Problem requirements »
Your output must consist solely of the lines from the one containing "Looking at the" through the end of the records, reproduced exactly.

--- Dataset records ---

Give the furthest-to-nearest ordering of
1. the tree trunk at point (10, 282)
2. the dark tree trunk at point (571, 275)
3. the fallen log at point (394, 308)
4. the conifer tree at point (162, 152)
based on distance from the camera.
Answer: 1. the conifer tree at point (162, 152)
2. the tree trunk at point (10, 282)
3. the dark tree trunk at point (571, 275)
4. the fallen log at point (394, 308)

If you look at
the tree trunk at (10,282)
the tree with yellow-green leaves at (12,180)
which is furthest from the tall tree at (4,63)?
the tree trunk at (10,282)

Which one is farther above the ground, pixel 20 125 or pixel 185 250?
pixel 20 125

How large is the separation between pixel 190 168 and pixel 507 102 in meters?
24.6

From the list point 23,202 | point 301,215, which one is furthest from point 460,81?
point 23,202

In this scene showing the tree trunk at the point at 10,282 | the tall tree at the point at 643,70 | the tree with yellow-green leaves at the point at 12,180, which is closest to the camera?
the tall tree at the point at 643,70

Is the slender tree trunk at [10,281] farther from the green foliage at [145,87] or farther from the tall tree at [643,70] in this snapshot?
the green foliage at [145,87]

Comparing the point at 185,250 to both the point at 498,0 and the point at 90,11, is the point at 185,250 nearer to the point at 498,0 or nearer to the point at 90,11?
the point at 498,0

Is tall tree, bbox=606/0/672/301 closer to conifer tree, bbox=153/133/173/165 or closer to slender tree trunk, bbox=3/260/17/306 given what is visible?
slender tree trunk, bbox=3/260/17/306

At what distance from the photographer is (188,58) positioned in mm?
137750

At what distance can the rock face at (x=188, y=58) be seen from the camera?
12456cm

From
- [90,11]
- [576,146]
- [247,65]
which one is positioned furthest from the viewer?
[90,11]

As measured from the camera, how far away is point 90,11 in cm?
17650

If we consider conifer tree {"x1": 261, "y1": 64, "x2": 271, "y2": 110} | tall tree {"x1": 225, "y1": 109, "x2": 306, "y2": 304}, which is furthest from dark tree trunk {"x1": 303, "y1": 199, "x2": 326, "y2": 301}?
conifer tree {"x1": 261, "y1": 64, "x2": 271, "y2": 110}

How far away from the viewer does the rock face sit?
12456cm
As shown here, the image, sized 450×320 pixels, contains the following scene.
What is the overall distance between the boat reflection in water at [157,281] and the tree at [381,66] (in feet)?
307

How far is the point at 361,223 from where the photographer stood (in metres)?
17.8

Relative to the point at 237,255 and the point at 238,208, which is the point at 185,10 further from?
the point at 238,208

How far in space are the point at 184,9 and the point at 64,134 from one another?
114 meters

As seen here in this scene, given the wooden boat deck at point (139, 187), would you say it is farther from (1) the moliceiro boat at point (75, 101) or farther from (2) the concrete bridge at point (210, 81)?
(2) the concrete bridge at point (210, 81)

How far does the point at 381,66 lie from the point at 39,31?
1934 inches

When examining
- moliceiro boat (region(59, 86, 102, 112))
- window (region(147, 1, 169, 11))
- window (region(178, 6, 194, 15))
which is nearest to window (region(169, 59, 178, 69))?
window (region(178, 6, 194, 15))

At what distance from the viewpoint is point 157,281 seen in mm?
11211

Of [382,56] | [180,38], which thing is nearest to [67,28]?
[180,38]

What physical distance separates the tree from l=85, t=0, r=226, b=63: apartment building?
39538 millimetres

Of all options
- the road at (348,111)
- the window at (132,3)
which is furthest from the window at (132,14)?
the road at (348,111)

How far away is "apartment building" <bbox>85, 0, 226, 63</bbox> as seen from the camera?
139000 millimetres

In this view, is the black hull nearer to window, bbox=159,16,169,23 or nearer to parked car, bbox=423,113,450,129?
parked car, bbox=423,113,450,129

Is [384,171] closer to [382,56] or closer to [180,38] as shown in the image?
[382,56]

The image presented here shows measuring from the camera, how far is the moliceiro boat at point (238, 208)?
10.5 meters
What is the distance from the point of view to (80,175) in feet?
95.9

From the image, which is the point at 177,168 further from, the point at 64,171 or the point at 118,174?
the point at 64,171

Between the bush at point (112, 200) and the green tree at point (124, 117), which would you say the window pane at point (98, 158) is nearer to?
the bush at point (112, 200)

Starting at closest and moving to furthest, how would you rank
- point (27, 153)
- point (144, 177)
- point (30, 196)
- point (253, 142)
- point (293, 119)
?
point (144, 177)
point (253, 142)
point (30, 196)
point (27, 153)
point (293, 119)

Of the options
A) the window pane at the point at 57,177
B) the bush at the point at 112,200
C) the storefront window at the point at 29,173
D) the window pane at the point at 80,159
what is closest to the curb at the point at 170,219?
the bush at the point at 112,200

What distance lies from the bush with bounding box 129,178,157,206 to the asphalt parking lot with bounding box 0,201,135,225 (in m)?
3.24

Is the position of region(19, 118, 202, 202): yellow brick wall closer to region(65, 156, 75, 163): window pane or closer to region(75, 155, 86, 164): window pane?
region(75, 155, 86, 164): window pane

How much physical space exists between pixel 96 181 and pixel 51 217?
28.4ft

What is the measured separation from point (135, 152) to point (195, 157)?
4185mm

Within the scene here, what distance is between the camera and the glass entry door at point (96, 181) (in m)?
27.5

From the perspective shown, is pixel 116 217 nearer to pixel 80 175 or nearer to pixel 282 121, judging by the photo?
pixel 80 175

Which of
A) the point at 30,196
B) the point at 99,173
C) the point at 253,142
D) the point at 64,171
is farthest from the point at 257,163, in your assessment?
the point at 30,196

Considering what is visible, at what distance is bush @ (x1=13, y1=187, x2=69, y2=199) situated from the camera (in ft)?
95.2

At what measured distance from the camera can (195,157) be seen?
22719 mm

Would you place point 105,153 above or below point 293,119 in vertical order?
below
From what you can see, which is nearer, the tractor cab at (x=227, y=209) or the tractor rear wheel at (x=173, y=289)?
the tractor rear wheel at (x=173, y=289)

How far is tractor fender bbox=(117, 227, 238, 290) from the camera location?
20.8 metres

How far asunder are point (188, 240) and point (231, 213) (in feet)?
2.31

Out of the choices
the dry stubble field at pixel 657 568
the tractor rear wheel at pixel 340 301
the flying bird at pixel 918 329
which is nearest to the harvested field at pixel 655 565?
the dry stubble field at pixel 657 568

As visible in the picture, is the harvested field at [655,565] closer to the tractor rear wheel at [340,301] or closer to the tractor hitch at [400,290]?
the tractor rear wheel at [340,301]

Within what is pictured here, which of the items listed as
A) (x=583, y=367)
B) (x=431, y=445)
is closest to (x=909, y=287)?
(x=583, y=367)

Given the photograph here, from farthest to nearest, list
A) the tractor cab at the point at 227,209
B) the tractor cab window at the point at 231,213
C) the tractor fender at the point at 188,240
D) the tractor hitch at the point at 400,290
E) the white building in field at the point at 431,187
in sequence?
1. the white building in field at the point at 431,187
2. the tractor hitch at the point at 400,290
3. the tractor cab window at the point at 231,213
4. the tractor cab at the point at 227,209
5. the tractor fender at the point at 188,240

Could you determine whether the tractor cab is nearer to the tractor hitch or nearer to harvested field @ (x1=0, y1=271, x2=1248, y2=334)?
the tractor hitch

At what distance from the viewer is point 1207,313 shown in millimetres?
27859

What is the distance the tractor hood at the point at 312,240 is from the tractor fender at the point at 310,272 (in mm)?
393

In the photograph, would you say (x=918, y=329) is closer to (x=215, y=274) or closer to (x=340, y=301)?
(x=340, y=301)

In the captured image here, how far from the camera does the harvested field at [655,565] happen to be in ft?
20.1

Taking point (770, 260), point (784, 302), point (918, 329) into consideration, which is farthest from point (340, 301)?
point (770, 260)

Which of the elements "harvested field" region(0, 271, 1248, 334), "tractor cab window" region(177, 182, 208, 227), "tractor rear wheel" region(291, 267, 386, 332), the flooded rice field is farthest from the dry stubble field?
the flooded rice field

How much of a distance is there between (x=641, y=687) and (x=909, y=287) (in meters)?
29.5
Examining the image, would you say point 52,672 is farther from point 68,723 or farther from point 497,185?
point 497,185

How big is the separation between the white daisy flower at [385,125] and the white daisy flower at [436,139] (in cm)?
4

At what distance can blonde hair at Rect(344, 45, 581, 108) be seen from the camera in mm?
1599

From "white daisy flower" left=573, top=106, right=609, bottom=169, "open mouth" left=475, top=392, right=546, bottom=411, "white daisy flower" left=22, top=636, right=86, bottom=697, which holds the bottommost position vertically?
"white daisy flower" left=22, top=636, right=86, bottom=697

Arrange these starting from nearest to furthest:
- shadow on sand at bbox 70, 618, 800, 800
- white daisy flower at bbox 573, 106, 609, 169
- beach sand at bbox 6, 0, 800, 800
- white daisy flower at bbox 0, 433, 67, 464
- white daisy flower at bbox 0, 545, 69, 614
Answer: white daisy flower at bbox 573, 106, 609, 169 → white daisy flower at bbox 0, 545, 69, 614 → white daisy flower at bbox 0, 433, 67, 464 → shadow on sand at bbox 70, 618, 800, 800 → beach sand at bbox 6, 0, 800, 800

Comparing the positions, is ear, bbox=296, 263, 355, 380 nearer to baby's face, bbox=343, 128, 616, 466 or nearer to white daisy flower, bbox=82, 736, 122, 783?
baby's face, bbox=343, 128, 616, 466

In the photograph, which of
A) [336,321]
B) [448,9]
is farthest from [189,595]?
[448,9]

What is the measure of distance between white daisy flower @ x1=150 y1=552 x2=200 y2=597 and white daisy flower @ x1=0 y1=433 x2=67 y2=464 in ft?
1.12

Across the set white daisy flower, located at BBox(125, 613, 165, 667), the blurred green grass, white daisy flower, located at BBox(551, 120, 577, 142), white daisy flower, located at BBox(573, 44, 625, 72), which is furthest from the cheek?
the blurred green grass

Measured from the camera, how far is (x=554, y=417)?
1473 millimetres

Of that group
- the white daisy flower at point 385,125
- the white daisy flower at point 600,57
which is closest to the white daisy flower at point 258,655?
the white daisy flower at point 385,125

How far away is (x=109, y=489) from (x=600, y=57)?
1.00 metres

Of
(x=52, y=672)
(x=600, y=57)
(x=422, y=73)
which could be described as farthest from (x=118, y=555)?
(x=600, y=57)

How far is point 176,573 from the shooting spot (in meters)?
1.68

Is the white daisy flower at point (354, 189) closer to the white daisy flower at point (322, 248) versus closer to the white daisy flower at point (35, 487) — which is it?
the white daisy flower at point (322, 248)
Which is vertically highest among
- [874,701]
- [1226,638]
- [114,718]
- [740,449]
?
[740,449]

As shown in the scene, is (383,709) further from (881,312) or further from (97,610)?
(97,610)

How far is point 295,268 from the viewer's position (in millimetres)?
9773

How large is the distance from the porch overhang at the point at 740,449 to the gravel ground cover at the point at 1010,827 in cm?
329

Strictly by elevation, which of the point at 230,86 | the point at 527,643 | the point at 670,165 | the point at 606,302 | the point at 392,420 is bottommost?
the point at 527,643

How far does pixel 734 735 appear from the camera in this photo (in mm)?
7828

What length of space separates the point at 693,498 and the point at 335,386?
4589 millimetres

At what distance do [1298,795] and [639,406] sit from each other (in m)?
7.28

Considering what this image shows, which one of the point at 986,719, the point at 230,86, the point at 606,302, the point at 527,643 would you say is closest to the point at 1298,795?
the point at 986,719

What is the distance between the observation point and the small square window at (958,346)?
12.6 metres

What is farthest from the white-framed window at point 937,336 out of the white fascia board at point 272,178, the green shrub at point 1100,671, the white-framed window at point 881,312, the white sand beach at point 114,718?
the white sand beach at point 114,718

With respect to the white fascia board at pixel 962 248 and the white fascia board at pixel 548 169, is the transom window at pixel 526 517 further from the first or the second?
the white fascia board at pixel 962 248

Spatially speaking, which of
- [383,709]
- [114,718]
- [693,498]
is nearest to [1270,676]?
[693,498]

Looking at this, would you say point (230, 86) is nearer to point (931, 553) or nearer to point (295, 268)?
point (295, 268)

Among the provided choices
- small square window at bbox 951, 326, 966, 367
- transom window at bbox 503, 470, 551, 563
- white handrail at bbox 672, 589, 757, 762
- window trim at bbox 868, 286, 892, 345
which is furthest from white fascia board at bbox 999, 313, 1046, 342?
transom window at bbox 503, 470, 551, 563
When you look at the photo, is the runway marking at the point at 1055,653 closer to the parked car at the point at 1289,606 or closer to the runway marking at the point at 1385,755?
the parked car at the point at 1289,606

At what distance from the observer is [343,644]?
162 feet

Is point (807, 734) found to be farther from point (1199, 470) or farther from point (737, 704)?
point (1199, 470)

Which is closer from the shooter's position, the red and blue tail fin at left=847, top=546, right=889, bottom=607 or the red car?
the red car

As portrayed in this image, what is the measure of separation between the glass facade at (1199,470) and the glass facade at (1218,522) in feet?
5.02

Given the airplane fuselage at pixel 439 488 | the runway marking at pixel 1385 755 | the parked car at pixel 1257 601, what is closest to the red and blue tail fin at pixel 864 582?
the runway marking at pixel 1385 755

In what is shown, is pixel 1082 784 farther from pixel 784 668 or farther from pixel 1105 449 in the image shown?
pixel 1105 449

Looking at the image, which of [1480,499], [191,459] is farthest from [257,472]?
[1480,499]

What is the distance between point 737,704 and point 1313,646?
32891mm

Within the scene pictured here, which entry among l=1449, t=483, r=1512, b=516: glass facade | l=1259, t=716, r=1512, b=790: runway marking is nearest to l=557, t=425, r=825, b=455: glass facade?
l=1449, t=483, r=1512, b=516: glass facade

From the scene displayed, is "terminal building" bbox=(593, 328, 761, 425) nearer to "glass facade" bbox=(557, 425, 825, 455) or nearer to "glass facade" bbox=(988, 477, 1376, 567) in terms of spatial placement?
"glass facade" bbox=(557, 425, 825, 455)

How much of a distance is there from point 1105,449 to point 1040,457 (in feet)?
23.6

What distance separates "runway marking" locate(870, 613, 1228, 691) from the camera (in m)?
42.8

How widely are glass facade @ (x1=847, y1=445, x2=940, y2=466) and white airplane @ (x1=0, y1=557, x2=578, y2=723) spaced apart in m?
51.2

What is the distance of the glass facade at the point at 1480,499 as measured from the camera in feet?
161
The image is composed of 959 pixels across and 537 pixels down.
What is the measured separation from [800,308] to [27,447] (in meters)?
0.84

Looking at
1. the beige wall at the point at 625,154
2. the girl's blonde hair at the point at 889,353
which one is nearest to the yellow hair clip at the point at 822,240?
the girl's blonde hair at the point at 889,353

---

Result for this exercise »
Looking at the image, which of [1480,499], [191,459] is farthest from [257,472]?
[1480,499]

What is the distance between point 737,704 and point 1313,646?
32891mm

Within the scene pictured here, which entry among l=1449, t=483, r=1512, b=516: glass facade | l=1259, t=716, r=1512, b=790: runway marking is nearest to l=557, t=425, r=825, b=455: glass facade?
l=1449, t=483, r=1512, b=516: glass facade

From the scene displayed, is "terminal building" bbox=(593, 328, 761, 425) nearer to "glass facade" bbox=(557, 425, 825, 455) or nearer to "glass facade" bbox=(988, 477, 1376, 567) in terms of spatial placement?
"glass facade" bbox=(557, 425, 825, 455)

How much of a distance is there from point 1105,449 to point 1040,457 (in feet)?
23.6

What distance separates "runway marking" locate(870, 613, 1228, 691) from the camera (in m)?
42.8

How widely are glass facade @ (x1=847, y1=445, x2=940, y2=466) and white airplane @ (x1=0, y1=557, x2=578, y2=723) spaced apart in m?
51.2

What is the distance of the glass facade at the point at 1480,499 as measured from the camera in feet?
161
The image is composed of 959 pixels across and 537 pixels down.
What is the measured separation from [800,308] to [27,447] (in meters)?
0.84

Looking at
1. the beige wall at the point at 625,154
2. the girl's blonde hair at the point at 889,353
which one is nearest to the yellow hair clip at the point at 822,240?
the girl's blonde hair at the point at 889,353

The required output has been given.